Dos chelines y seis peniques

La vieja Inglaterra de Kipling se negaba a aceptar que un burócrata de Bruselas mandara más que su primer ministro

Soy tan mayor que alcancé a ver a los señores con bombín que leían The Times en los vagones del tren que salían de Victoria Station. En aquella época, principios de los 70, los españoles teníamos que entrar en Gran Bretaña por un pasillo distinto al de los ciudadanos comunitarios. En las cabinas de control nos miraban el pasaporte por delante y por detrás, nos preguntaban adónde íbamos y nos exigían un certificado que demostrase las libras que llevábamos. Gran Bretaña acababa de adoptar el sistema decimal, pero las monedas que circulaban eran de chelines y medias coronas. Doce peniques eran un chelín y veinte chelines eran una libra. La media corona eran dos chelines y seis peniques. Los quiosqueros que te vendían el Melody Maker te daban el precio usando el sistema antiguo. Todos se quejaban de que Inglaterra hubiera abandonado su vieja forma de contar el dinero. "Nadie nos ha consultado, nadie nos ha pedido permiso", decían las señoras cuando contaban las monedas en la cola del supermercado porque no se enteraban del cambio. A nosotros nos pasó lo mismo con el euro, muchos años más tarde.

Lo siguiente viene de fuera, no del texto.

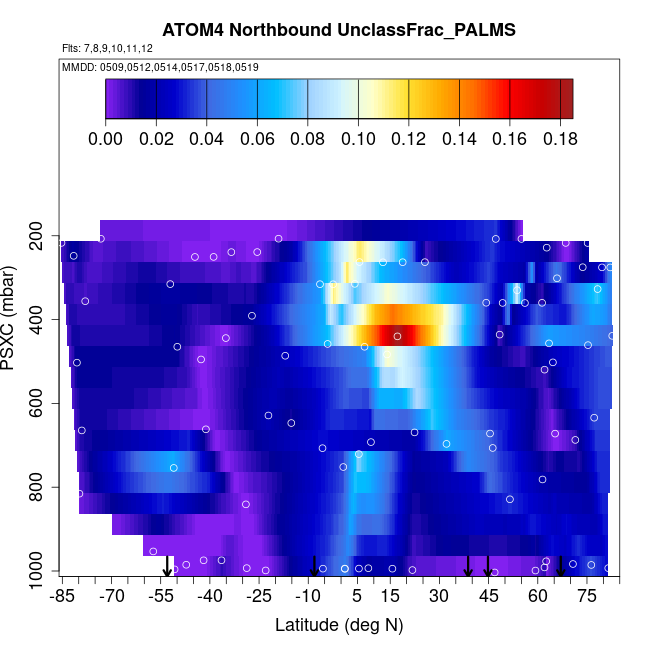 ATOM4 Northbound UnclassFrac_PALMS
Flts: 7,8,9,10,11,12
MMDD: 0509,0512,0514,0517,0518,0519

0.00 0.02 0.04 0.06 0.08 0.10 0.12 0.14 0.16 0.18

PSXC (mbar)
200
400
600
800
1000

-85 -70 -55 -40 -25 -10 5 15 30 45 60 75
Latitude (deg N)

Supongo que había muchos ingleses que se resistían a aceptar las normas del continente. La vieja Inglaterra de los pubs que llevaban nombres como El Gato y el Tarro de Mostaza o La Yegua de Tres Patas, la Inglaterra que cantaba Ray Davies en Arthur, esa Inglaterra de los dardos y las pintas de cerveza y las chicas con pañuelos en la cabeza que salían corriendo de la fábrica para ir a bailar al salón local, esa vieja Inglaterra de Chesterton y de Kipling se negaba a aceptar que era europea y que un burócrata de Bruselas mandaba más que el primer ministro que vivía en Downing Street. Si se mira el mapa de la Gran Bretaña que votó a favor del Brexit, todas las zonas rurales y las pequeñas ciudades de provincias votaron mayoritariamente a favor. También los distritos obreros que hasta ahora votaban a la izquierda. La vieja Inglaterra al final acabó ganando la partida.

Ya sabemos que la Unión Europea, esa monstruosa criatura burocrática que se obsesiona con controlar el tamaño de los envases del supermercado, no es una idea que pueda entusiasmar a nadie. Pero esa idea opuesta del repliegue confortable en los aires viciados del pub, rumiando las viejas glorias del pasado, tampoco anuncia nada bueno.